Classmates Bob Lanning, Lenny Wildrick and Karen Wenrich got together for a visit in April 2020 just as COVID-19 was ramping up and planed a geology reunion, assuming the pandemic would be over by the fall of 2020. Locating fellow geology classmates seemed like it should have been easy, but it wasn’t. For help, the group contacted Roger Cuffey and Duff Gold, who were always dear to all of us, and who have kept in contact with many of us over the years. Roger informed us that we were mistaken, that by his calculations the pandemic would not be over by October 2020 nor even by the following April. How right he was.
Roger said that because the classes of ’69 and ’70 were his first students after he had arrived at Penn State, he remembered us well and would love to come and join us for the reunion. And so he did. In the ensuing one and half years while we waited for the pandemic to wane, we tracked down thirty-five of our forty classmates from the two classes.
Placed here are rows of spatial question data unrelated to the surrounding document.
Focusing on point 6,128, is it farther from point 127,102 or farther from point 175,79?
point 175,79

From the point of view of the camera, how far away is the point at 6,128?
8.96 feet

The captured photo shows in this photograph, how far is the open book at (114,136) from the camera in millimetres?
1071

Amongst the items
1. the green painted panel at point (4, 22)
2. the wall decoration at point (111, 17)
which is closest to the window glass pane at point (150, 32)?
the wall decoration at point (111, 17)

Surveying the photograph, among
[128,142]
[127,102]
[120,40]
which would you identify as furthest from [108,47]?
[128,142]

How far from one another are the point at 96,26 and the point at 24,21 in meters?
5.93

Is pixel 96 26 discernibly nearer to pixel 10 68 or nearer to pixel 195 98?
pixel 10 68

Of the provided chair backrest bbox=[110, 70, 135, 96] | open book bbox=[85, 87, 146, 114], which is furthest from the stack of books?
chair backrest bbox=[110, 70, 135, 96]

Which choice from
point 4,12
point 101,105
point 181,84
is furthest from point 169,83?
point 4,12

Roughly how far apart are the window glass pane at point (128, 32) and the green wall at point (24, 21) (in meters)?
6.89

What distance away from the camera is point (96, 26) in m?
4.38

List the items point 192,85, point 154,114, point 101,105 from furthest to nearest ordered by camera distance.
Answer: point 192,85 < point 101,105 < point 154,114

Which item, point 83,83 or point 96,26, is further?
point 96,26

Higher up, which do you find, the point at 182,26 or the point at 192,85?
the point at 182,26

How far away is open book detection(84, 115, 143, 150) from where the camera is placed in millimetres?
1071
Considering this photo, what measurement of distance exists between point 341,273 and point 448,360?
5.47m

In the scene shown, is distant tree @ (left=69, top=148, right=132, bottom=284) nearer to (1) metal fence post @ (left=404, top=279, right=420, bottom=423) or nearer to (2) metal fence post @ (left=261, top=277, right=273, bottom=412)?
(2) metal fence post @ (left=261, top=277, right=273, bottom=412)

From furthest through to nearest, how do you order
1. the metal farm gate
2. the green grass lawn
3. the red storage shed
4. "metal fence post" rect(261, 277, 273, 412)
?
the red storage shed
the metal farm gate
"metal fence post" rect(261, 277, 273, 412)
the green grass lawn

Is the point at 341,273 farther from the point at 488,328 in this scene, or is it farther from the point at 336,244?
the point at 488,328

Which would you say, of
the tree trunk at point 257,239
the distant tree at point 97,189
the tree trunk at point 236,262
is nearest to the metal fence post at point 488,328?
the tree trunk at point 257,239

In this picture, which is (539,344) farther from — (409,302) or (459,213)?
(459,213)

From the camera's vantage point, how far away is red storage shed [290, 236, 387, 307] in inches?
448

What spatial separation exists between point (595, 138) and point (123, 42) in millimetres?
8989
Reunion plans were made for October 2021.
Sixteen classmates and nine spouses braved potential pandemic and travel cancellations to attend the reunion at Karen Wenrich’s and Lenny Wildrick’s ranch in Tucson, Arizona. Everyone arrived and stayed for four days. Roger drove all the way from State College to Tucson over a period of several days; we all assumed that he stopped at every bryozoan locality across the US. Class members came from all ends of the U.S.: Bob Lanning and Minuen Odom came from Springfield, Missouri; George and Susan Burgess from Fairbanks, Alaska; Mike and Connie Arden from Galveston, Texas; Larry Bennett and Linda Billera from Golden, Colorado; Bill and Vicki Fuchs from Reno, Nevada; John and Harriet Grimes from Womelsdorf, Pennsylvania; Joe Head from Marion, North Carolina; Joe Jellick from Columbus, Ohio; Judy Malkames Bishop from Miles City, Montana; John and Naomi McCormick from Cedar Falls, Iowa; Art and Margaret Thorn from Lititz, Pennsylvania; Dick Turpin from Gilbert, Arizona; Ihor and Zenia Kunasz and Karen Wenrich and Lenny Wildrick from Tucson, Arizona.
The reunion included lectures, field trips, dining, and visiting local sites.
Phil Pearthree, Arizona State Geologist, and Marie Pearthree, Central Arizona Water Conservation District, explained how Tucson went from a water disaster with serious land subsidence/fissure development and a
depleting aquifer system to one of the two showcase cities in the U.S. for bringing back their groundwater supply system through artificial recharge.
Phil Pearthree led a fantastic field trip to the Picacho Peak area to view ten feet deep subsidence fissures caused by water withdrawal. Then Asarco provided us with a tour of their Silver Bell Copper Mine with two of their geologists. We were treated to geological discussions and stops to crawl around on the rocks and collect copper minerals.
That evening all of us gathered at Lil Abner’s Steak House, an 1800’s Butterfield stagecoach site, for an outdoor grilled meal accompanied by a country western band. Saturday, Karen and Lenny hosted an outdoor party in Tucson’s gorgeous October weather on the ranch patio and yard. On Sunday, attendees went on their own for local site visits, such as the Sonora Desert Museum.
Roger drove the 2200 miles back to Penn State from Tucson, and despite battling a snowstorm in the Midwest, he had a great time, according to Duff. It was a great time for all of us, and we are so glad, as one of our classmates said, that we were able to give Roger a “good sendoff”, since he passed away three months later, in January 2022.